**Text**
There are several closed source, for-profit projects such as aiforeducation.io and worksheets.ai which attempt to do this as well. However, for the sake of reproducability, I think it is important that an open source alternative be explored. That is why I have decided to do this project using only freely availble, open-source tools. In addition to the paucity of FOSS in this domain, I also could not find a single instance of a tool or study of a tool which specifically designs ESL worksheets. Therefore, as far as I know, this is the first study which attempts to measure the performance of free, open-source AI tools for making ESL worksheets.
About the Models:
LLaMA 2, developed by Meta AI, is an advanced iteration of the LLaMA (Large Language Model Meta AI) family. This model builds upon its predecessor’s capabilities, emphasizing improvements in both scale and efficiency. Like mmost other modern LLMs, it is basedf on a transfomer architecture. LLaMA 2 exhibits heightened proficiency in tasks like language understanding, generation, and potentially, even in more complex areas like reasoning or domain-specific applications when comapred to its predecessors.
BigScience’s BLOOM (BigScience Large Open-science Open-access Multilingual) Language Model is a large-scale, open-source multilingual language model developed by an international collaboration of hundreds of researchers. With a size of 176 billion parameters, BLOOM stands out for its capability to understand and generate text in multiple languages, including low-resource languages. Its architecture is based on the Transformer model, similar to other large language models, but with specific optimizations for handling a diverse range of languages. In terms of performance, BLOOM demonstrates strong natural language understanding and generation capabilities across various tasks, with particularly notable proficiency in multilingual and cross-lingual applications. The open-access nature of the project underscores its commitment to transparency and ethical AI research.
Command-Nightly is a less well-publicized project by a company known as Cohere. For simplicity’s sake, I will leave their description of Command Nightly from the model’s documentation page:
“Command is Cohere’s generative model that responds well with instruction-like prompts, and it’s available in two sizes: command-light and command. The command model demonstrates better performance, and command-light is a great option for developers who require fast response, like those building chatbots.
To reduce the turnaround time for releases, we have nightly versions of command available. This means that every week, you can expect the performance of command-nightly-* to improve.”

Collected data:
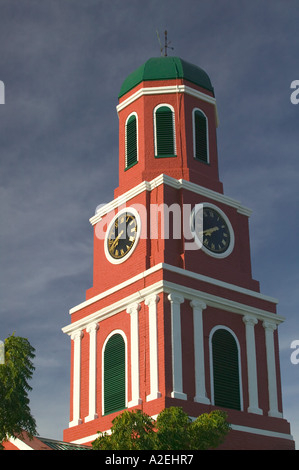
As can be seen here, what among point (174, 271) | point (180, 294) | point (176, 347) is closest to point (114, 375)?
point (176, 347)

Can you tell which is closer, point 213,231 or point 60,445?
point 60,445

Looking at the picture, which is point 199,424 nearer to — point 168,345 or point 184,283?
point 168,345

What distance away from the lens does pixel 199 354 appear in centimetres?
3631

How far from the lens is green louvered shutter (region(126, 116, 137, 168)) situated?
140 feet

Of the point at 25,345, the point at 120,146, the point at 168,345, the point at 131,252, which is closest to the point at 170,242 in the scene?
the point at 131,252

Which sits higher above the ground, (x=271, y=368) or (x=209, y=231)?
(x=209, y=231)

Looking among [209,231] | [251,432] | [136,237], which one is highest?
[209,231]

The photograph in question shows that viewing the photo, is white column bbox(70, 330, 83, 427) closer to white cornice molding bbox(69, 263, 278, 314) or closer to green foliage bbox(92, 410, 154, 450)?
white cornice molding bbox(69, 263, 278, 314)

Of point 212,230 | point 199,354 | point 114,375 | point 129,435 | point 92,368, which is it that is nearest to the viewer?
point 129,435

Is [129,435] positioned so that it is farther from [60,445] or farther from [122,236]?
[122,236]

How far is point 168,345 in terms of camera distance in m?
35.4

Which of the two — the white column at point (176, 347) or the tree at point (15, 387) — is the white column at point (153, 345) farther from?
the tree at point (15, 387)

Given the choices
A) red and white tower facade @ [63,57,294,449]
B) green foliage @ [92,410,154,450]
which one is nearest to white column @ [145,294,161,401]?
red and white tower facade @ [63,57,294,449]

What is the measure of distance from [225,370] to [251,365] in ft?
4.75
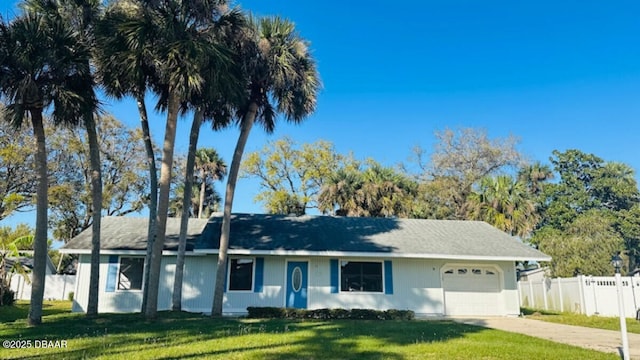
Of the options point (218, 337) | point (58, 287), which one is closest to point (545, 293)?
point (218, 337)

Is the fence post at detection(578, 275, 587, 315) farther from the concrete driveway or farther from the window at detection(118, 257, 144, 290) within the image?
the window at detection(118, 257, 144, 290)

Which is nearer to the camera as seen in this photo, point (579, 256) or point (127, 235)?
point (127, 235)

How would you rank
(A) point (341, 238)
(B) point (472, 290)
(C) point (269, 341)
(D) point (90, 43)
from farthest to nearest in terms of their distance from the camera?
(B) point (472, 290) → (A) point (341, 238) → (D) point (90, 43) → (C) point (269, 341)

**Study questions**
• A. In the text on AI models for making ESL worksheets, how many parameters does BLOOM have?
• B. Write the next part of the text on open-source AI models for ESL worksheets, starting after its last sentence.

**Solved tasks**
• A. BLOOM has 176 billion parameters.

• B.
The description of the project from Cohere’s website says:
“Command is Cohere’s flagship text generation model. It is trained to follow user commands and to be instantly useful in practical business applications. We especially train Command on data that aids reliable business applications, like summarization, copywriting, dialog, extraction, and question answering.”
While Cohere does sell an API key for Command Nightly, versions (presumably with less features) of it are still freely avalible on Huggigface’s hub and on www.sdk.vercel.ai/prompt, which is what was used for this experiment.
ESL Task:
The prompt used to generate the ESL Task is:
“You are a copywriting tool used by ESL teachers to prepare materials for their lessons. Create a verb conjugations exercise. Focus on errors made by Chinese speakers learning English.”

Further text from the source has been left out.